(Dataset excerpts)
==============================

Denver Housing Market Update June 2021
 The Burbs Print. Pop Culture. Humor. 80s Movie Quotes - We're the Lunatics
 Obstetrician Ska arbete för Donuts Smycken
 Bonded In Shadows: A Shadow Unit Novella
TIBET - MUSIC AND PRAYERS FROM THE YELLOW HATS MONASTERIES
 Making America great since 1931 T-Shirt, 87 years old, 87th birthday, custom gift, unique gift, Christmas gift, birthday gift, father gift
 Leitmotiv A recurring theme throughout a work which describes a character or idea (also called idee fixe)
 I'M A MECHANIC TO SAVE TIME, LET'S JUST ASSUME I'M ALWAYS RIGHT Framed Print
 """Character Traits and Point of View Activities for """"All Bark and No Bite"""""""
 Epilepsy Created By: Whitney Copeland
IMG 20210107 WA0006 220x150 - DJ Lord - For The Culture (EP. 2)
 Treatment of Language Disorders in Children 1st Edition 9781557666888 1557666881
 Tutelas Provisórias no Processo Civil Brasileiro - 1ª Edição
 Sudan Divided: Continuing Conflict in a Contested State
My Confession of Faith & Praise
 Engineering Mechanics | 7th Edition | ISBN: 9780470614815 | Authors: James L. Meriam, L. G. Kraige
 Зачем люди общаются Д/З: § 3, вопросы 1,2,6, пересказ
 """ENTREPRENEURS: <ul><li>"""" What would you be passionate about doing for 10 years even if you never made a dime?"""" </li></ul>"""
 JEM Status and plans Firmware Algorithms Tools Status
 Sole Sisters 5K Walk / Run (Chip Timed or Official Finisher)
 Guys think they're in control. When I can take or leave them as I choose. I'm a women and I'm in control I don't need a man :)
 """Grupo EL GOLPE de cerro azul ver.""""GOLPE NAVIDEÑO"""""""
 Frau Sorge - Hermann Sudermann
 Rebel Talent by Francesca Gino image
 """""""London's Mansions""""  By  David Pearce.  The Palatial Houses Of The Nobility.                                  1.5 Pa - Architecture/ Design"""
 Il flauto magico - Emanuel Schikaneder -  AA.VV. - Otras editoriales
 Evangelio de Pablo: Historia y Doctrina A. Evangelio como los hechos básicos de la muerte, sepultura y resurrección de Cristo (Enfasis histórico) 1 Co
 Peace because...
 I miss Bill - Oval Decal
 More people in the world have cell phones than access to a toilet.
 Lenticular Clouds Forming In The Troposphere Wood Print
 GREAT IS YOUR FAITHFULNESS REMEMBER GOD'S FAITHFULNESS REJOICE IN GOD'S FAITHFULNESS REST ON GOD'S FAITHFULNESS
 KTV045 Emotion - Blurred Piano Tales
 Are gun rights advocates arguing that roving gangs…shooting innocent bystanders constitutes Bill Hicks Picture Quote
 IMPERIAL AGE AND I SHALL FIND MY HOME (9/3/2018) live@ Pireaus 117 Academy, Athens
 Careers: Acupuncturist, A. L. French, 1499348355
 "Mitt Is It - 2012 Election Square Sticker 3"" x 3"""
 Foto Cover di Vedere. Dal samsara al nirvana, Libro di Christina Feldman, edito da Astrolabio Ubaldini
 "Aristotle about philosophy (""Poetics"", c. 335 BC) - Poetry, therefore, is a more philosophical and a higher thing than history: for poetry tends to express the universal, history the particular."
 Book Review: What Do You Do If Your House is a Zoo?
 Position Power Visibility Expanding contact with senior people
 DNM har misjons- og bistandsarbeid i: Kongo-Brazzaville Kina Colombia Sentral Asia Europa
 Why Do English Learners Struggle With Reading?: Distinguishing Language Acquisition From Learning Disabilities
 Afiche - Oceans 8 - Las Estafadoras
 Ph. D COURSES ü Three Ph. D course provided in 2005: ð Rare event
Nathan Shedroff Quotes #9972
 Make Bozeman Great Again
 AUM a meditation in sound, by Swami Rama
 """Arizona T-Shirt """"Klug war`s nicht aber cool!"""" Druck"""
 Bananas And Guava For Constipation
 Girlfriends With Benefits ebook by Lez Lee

==============================

TASK DESCRIPTION: From the data above, return every line from the line that has "Are gun rights" up to and including the line that has "Nathan Shedroff Quotes #9972", exactly.

ANSWER TO THIS EXERCISE:
 Are gun rights advocates arguing that roving gangs…shooting innocent bystanders constitutes Bill Hicks Picture Quote
 IMPERIAL AGE AND I SHALL FIND MY HOME (9/3/2018) live@ Pireaus 117 Academy, Athens
 Careers: Acupuncturist, A. L. French, 1499348355
 "Mitt Is It - 2012 Election Square Sticker 3"" x 3"""
 Foto Cover di Vedere. Dal samsara al nirvana, Libro di Christina Feldman, edito da Astrolabio Ubaldini
 "Aristotle about philosophy (""Poetics"", c. 335 BC) - Poetry, therefore, is a more philosophical and a higher thing than history: for poetry tends to express the universal, history the particular."
 Book Review: What Do You Do If Your House is a Zoo?
 Position Power Visibility Expanding contact with senior people
 DNM har misjons- og bistandsarbeid i: Kongo-Brazzaville Kina Colombia Sentral Asia Europa
 Why Do English Learners Struggle With Reading?: Distinguishing Language Acquisition From Learning Disabilities
 Afiche - Oceans 8 - Las Estafadoras
 Ph. D COURSES ü Three Ph. D course provided in 2005: ð Rare event
Nathan Shedroff Quotes #9972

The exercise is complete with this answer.